DISREGARDING the Supreme Court ruling, which rendered unlawful the government’s plan to ship to Rwanda people claiming asylum, Rishi Sunak has doubled down on the original scheme.
Suella Braverman’s replacement announced that the government has a cunning plan to change its deal with Rwanda into a treaty, with extra clauses to prevent asylum-seekers from being returned to the countries they originally fled, in the expectation that this might negate the judgement.
This rather misses the point, delivered with measured tones but devastating effect, that the Supreme Court ruling turned on the deeply flawed human rights standing of Rwanda which makes refoulement — returning a refugee from the place they fled — a possible consequence of a decision by Rwandan authorities.
The Supreme Court clearly laid out that the prohibition of refoulement is enshrined in the Refugee Convention 1951, is given effect by the United Nations Convention against Torture 1984 and the United Nations International Covenant on Civil and Political Rights 1966.
It is outside the remit of the Supreme Court to pronounce on the broader context of the refugee flows to Britain, but it is noticeable that the court referred to Syria, Afghanistan and Yemen. All states where Britain’s imperialist foreign and military policy — joined with that of the United States and France — has driven millions to seek asylum.
Only a small proportion of this human tide arrives at our shores. But when a boat lands its human cargo on Dover beach it is but a stage in a journey that started in countries that have endured decades of war or in places where global warming is rendering existing ways of living impossible.
The Subsaharan and equatorial African people joining migrant flows to Europe have had no part in creating the climatic conditions which drive them to seek sanctuary in the developed capitalist world.
It was Boris Johnson who laid out the scheme that, anyone entering Britain “illegally” might be relocated to Rwanda.
His idea was that Britain’s legal responsibilities for asylum-seekers — the notion that they might have entered “illegally” is contested — would end once they were deported to Rwanda.
Applying for asylum in Britain was ruled out while they were told to apply for asylum in Rwanda, have their claims processed through Rwanda’s asylum system and, if successful, would be stuck in Rwanda, with no option to return to Britain.
While the moral case for Britain to take responsibility for the refugees cast on our shore by 21st-century imperialism is at the core of the debate about immigration, the legal case resides in our treaty obligations.

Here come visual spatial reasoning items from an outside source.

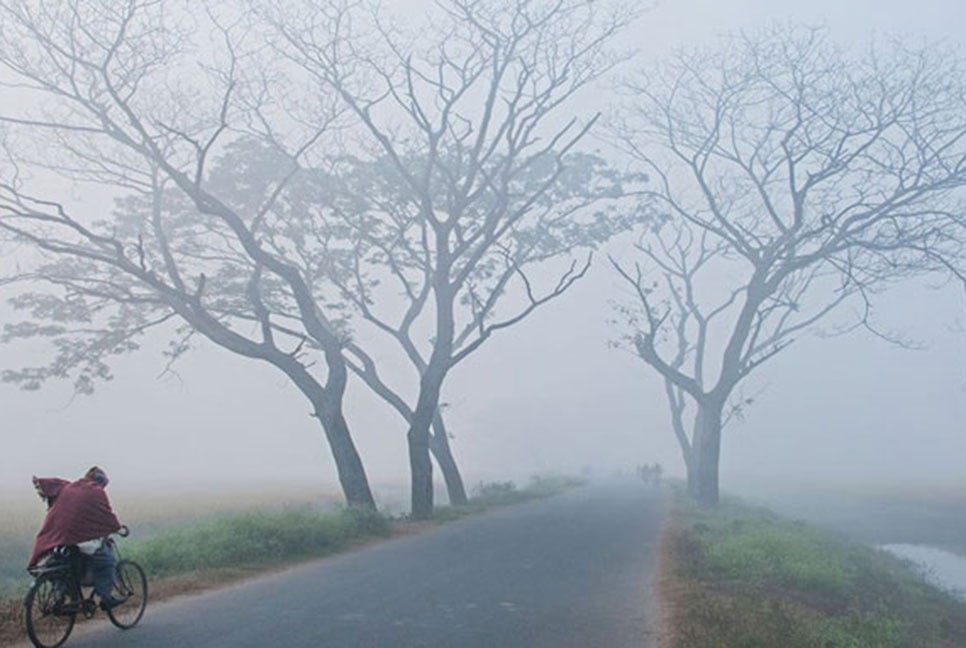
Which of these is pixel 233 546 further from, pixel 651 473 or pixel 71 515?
pixel 651 473

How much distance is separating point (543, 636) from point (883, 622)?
3.94 metres

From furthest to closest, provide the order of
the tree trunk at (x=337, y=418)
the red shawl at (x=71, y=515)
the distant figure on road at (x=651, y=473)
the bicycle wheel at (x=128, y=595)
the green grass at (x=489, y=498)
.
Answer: the distant figure on road at (x=651, y=473)
the green grass at (x=489, y=498)
the tree trunk at (x=337, y=418)
the bicycle wheel at (x=128, y=595)
the red shawl at (x=71, y=515)

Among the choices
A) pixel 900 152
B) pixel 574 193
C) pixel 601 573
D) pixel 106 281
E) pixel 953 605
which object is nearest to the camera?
pixel 601 573

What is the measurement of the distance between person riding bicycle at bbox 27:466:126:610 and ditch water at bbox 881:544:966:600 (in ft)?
49.1

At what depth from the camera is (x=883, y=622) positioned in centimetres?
1051

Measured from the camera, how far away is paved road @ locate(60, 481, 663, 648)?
8945 mm

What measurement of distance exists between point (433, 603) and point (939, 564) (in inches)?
681

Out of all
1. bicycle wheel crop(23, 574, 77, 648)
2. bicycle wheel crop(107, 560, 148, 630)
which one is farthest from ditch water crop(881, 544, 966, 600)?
bicycle wheel crop(23, 574, 77, 648)

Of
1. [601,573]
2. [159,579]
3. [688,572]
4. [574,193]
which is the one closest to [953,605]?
[688,572]

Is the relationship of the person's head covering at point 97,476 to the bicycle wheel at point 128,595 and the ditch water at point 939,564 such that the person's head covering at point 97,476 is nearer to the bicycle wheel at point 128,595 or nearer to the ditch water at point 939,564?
the bicycle wheel at point 128,595

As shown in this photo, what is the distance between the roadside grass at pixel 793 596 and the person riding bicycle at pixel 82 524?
529 centimetres

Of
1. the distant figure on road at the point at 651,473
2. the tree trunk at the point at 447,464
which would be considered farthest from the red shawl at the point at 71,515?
the distant figure on road at the point at 651,473

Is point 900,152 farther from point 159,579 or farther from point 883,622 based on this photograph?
point 159,579

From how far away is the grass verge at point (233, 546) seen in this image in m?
11.8
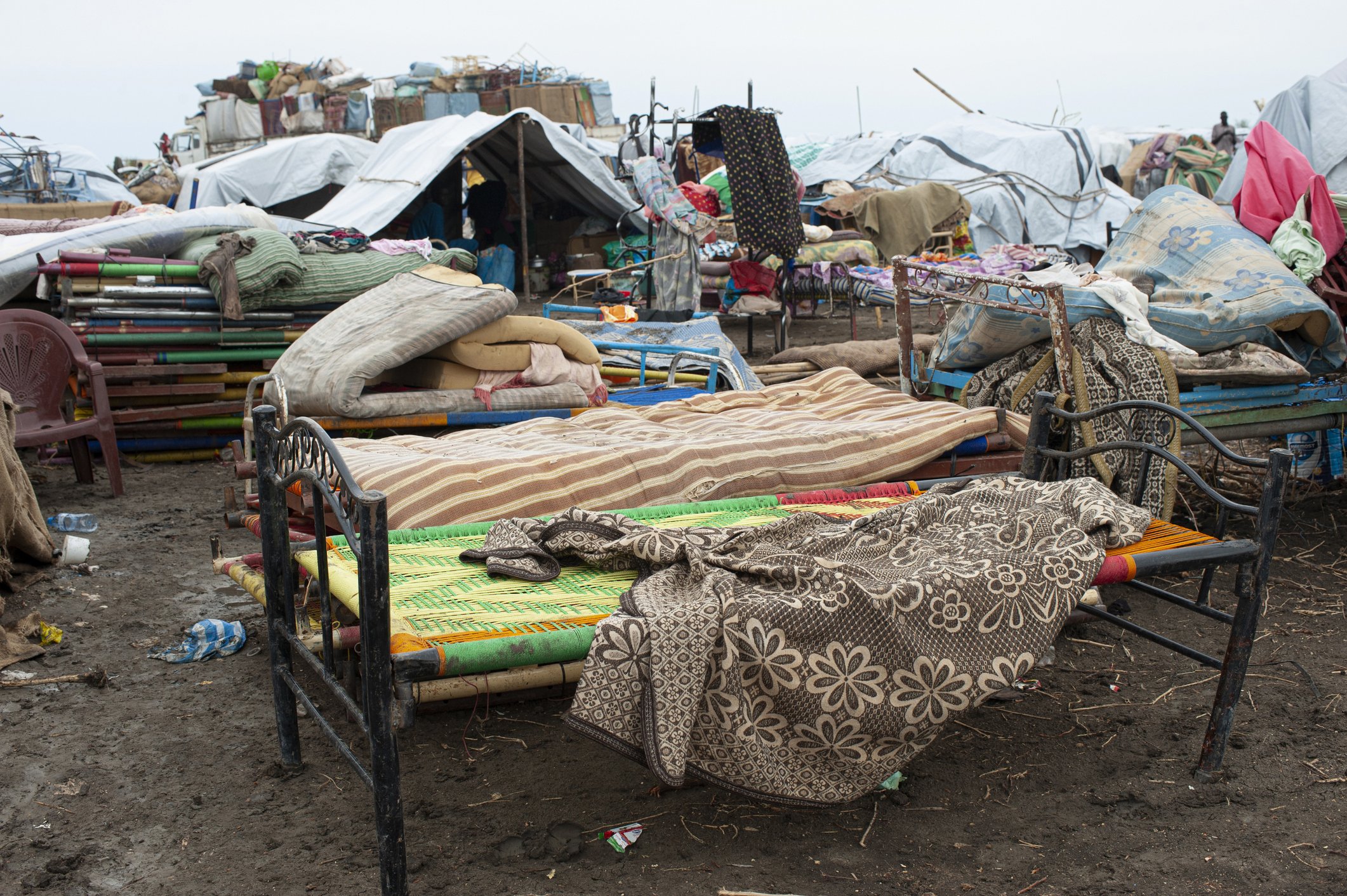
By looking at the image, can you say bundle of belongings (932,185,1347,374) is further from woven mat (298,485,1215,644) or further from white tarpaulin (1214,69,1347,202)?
white tarpaulin (1214,69,1347,202)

But the self-proclaimed party of “law and order” is very selective about the laws it deems important to obey, while the Tory government’s reputation for incompetence has grown with this reversal of its policy.
Having made the issue of immigration — and especially the cross-Channel boats — a centrepiece of government messaging, it now has to deal with clear perception by most people, including Tory voters mobilised by this issue, that the policy is dead.
Because, in general, Westminster Labour and the party leadership don’t differ very much from the government’s foreign policy — and fears to draw attention to the great void where an ethical foreign policy might enhance Labour’s moral appeal. Yvette Cooper, the opposition’s home affairs policy speaker, cannot put forward a credible alternative which deals with the problem at source.
In contrast to Labour’s self-imposed stasis, the Law Society has called for quicker processing of claims so that people granted asylum can go on to contribute fully to British society without being dependent on the state.